The Telegraph Friday January 22, 1915


This article is titled: Dead Man's Diary.



In the summer of 1913, a Russian exploring expedition found the dead bodies of two white men on a desolate island in the Arctic Ocean. How they came to be there and what fate had befallen them remained a mystery, until a diary found in their hut was examined. This diary showed that they were golds seekers, and they had been Conveyed to the island by a Japanese whale-fisher named Kotzou, who had promised to call for them some months later but failed to keep his word. The author of the diary was named Garkin, and his companion Semenoff. Here are the closing entries of the diary (which is published by the "Wide World Magazine")




June 30, 1911. — We have seen a terrible sight, the remembrance of which we can not drive away. Yesterday, was my birthday, and we determined not to work. We took a gun and an ax, and went off exploring.  Soon we decided, to distract our thoughts, to make the ascent of the round hill which rises in the center of the island.  All at once, beneath our feet, we saw a deep valley at the bottom of this valley some 10 tents stood. We uttered a cry of surprise, and ran down the slope, tearing our clothes and losing our hats. We reached the bottom, our hands and necks scratched and bleeding. We called out, but not a soul came out of the tents. It was very strange. We approached a tent.  As soon as we put a hand on the leather it completely decayed, tore like damp paper.  We went in, Eight skeletons lay there, large and small, even the skeletons of tiny children. In all the tents we saw the same sight. Altogether we counted 60 skeletons, some entire, others with the bones broken and gnawed. It is clear that the blue foxes or, perhaps Bears, have been here. "Who are the unfortunate people lying there " we wondered. "And how did they perish?  Did they die of cold or hunger is it not more likely that they were struck down by some disease, such as smallpox or cholera? Then we fled in terror.

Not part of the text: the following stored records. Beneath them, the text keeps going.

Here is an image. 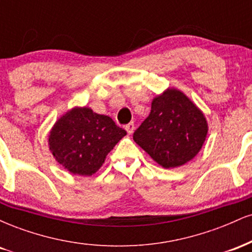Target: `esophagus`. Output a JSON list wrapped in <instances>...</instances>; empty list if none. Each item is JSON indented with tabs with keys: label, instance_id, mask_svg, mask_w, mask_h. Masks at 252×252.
I'll use <instances>...</instances> for the list:
<instances>
[{
	"label": "esophagus",
	"instance_id": "obj_1",
	"mask_svg": "<svg viewBox=\"0 0 252 252\" xmlns=\"http://www.w3.org/2000/svg\"><path fill=\"white\" fill-rule=\"evenodd\" d=\"M126 130L128 131V134H132V132H134V130H135V124L132 122L128 123L126 126Z\"/></svg>",
	"mask_w": 252,
	"mask_h": 252
}]
</instances>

We have not slept all night. We kept thinking that, misfortune and death were hovering around us, and that we could not possibly escape them. They are masters here, and we came here as strangers to fall into their hands. May heaven have pity and save us!


July 5.— Our work is not getting on. We are still working, but we are always thinking of the skeletons lying under those sinister tents in the valley. We must bury them and put a cross over their graves. We will go there on Sunday we have decided to do so, Semenoff and I.


Sunday.— We went back without any burden to the dismal valley. We dug out an immense grave, In which we put all the skeletons. Then we fixed in the earth a large cross on which we traced the inscription, "Here lie the remains of sixty skeletons discovered in deserted tents. Oh God, pardon the sins of these unfortunate people, and receive them into Thy kingdom, where all are equal in Thy sight.'' After we had prayed, we felt calm. "It would be well to die like that," said Semenoff to me, as we came back to the hut. "Later on someone would find our bones, bury them, and trace an epitaph on our cross. Our souls would be at peace then, in the place where there are no sighs or tears."




September 10.— This will be the second winter which we shall pass on Blue Fox Island.  Summer is over, and since 1st July have not written anything. I had other cares, for Semenoff was ill. His feet and hands were swollen, and he was spitting blood again. I too, felt very ill, but I had to take care of my comrade so that he should not die for lack of attention, to do all the work, and to preserve some provisions. I caught some fish, which I salted down in two barrels. Up to the present, the cold is endurable. We must wait until he gets stronger to began hunting for sable.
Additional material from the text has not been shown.